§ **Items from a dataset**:
◇ ◇ ◇
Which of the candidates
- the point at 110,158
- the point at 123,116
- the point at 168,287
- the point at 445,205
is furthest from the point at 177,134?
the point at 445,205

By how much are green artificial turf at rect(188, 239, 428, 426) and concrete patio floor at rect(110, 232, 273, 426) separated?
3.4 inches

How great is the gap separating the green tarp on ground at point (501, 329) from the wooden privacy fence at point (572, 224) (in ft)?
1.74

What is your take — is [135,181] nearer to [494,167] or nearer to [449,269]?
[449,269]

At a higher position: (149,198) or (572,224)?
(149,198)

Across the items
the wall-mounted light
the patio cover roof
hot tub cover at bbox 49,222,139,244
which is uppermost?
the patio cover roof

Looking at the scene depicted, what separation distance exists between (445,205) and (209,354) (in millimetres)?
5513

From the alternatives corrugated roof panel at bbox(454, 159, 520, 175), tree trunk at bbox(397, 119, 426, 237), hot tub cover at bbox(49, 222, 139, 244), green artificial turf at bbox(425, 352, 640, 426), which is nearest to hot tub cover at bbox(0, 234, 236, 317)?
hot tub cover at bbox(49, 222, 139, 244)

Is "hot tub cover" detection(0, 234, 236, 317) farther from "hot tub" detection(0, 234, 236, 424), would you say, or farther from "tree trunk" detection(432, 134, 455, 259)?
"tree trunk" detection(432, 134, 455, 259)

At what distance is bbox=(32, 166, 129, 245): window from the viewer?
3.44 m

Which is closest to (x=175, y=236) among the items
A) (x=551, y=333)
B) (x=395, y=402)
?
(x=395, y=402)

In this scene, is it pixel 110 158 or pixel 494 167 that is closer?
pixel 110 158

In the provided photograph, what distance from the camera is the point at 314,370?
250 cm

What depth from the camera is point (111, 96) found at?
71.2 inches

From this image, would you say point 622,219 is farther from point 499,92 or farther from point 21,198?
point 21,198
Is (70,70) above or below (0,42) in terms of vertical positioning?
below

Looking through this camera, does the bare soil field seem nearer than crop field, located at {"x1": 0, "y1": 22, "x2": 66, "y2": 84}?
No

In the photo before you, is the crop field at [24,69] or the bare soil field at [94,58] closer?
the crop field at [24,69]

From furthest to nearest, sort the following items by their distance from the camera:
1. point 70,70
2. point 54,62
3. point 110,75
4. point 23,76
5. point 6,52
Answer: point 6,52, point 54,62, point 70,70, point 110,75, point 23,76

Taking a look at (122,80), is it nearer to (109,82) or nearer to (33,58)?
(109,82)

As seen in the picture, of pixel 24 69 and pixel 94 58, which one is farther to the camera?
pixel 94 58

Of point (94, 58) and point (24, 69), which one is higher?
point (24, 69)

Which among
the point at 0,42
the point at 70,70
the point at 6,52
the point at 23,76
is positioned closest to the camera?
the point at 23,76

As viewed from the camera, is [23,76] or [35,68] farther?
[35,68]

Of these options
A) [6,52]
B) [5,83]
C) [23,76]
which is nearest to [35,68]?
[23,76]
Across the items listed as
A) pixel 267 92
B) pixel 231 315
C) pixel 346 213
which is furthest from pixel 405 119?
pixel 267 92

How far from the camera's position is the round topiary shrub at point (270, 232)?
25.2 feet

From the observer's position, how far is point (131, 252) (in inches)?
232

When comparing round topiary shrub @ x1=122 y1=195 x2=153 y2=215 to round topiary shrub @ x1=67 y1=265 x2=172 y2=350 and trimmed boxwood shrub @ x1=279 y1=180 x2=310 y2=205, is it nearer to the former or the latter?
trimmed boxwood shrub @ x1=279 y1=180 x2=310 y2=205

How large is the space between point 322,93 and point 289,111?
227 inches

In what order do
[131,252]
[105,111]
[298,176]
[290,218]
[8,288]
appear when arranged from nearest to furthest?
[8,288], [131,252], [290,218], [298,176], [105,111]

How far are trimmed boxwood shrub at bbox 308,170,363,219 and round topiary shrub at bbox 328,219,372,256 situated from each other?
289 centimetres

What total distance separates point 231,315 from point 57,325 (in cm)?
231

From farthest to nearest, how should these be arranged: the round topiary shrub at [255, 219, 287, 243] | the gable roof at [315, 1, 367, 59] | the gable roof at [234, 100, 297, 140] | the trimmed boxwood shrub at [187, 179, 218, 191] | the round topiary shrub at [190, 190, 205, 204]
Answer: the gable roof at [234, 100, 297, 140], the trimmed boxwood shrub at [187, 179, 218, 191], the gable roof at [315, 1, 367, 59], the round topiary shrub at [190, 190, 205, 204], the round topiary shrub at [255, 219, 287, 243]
◇ ◇ ◇
§ **Given request**:
Repeat the lines of the listing above, starting with the line that contains "How far from" and continuing through the line that contains "289 centimetres".

§ **Reply**:
How far from the camera's position is the round topiary shrub at point (270, 232)?
25.2 feet

From the observer's position, how far is point (131, 252) (in inches)?
232

When comparing round topiary shrub @ x1=122 y1=195 x2=153 y2=215 to round topiary shrub @ x1=67 y1=265 x2=172 y2=350 and trimmed boxwood shrub @ x1=279 y1=180 x2=310 y2=205, is it nearer to the former or the latter?
trimmed boxwood shrub @ x1=279 y1=180 x2=310 y2=205

How large is the space between point 322,93 and point 289,111?
227 inches

In what order do
[131,252]
[105,111]
[298,176]
[290,218]
[8,288]
appear when arranged from nearest to furthest?
[8,288], [131,252], [290,218], [298,176], [105,111]

How far are trimmed boxwood shrub at bbox 308,170,363,219 and round topiary shrub at bbox 328,219,372,256 situated from each other?
289 centimetres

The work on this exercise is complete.